Meno negozi, più affitti brevi: come cambiano le città
27 mar 2026 | 2 min di lettura | Pubblicato da Paolo Fiore

Negli ultimi 13 anni, le città italiane hanno visto sparire 156.000 negozi e attività ambulanti. In pratica, secondo l’analisi “Città e demografia d’impresa” dell’Ufficio Studi Confcommercio, è scomparsa un’attività su quattro, con percentuali ancora maggiori in alcune città.
Le città più colpite
Il fenomeno della desertificazione commerciale colpisce soprattutto al Nord, anche se la città che ha perso più attività è la siciliana Agrigento, dove è scomparso oltre il 37% dei negozi. Pesante, con oltre un terzo delle serrande abbassate, è anche la situazione di Ancona, Belluno, Pesaro, Vercelli, Trieste, Alessandria, Savona, Ascoli Piceno e Gorizia.
Le città centro-meridionali registrano invece una migliore tenuta. Frascati e Latina hanno perso meno del 14% dei negozi, Olbia solo uno su dieci e Crotone appena l’1,8% in 13 anni.
L’impatto dell’e-commerce
Un ruolo decisivo, spiga Confcommercio, lo gioca l’e-commerce. Nel 2025 le vendite online hanno rappresentato l’11% dei beni e il 18% dei servizi, mentre tra il 2015 e il 2025 l’e-commerce ha raddoppiato il giro d’affari, passando da 31 a oltre 62 miliardi di euro. Nel frattempo, le piccole superfici commerciali restano ferme.
Le imprese straniere compensano in parte il declino: sono cresciute di 134.000 unità tra il 2012 e il 2025, garantendo 194.000 posti di lavoro. Sono, in media, più piccole delle aziende italiane, che invece aumentano di dimensione e si strutturano in società di capitali, segno di maggiore professionalizzazione.
Una nuova geografia urbana
Non c’è solo una scomparsa complessiva delle attività, ma – sottolinea Confcommercio – anche una loro ricomposizione. A soffrire sono soprattutto negozi tradizionali come edicole (-52%), abbigliamento e calzature (-37%), mobili e ferramenta (-36%).

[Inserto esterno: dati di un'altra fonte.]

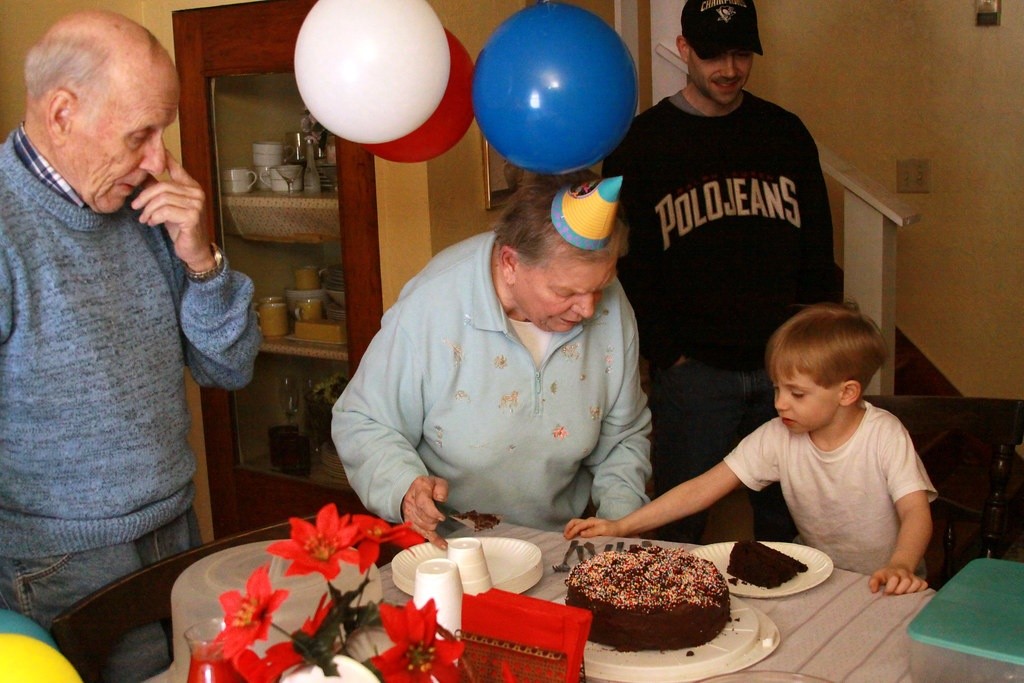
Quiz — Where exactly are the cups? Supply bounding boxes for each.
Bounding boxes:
[447,537,493,597]
[268,425,311,475]
[253,296,287,336]
[294,298,322,320]
[220,142,302,193]
[414,558,467,662]
[297,267,320,289]
[279,377,300,425]
[285,131,306,160]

Crescono invece le attività legate al turismo e alla ristorazione: ristoranti (+35%), gelaterie e pasticcerie (+14%) e affitti brevi (+184%). Nei centri storici del Sud, i B&B sono quasi quadruplicati dal 2012, confermando il loro utilizzo sia come attività imprenditoriale sia come strumento per famiglie che vogliano ripagare un mutuo o mettere a reddito un immobile per arrotondare il bilancio.
Il risultato è quello che Confcommercio definisce “una nuova geografia urbana”: meno negozi di prossimità, più attività turistiche e ristoranti. Il rischio, conclude l’Ufficio Studi, è creare quartieri-dormitorio e città meno vive, soprattutto per gli anziani e chi ha bisogno dei servizi di vicinato.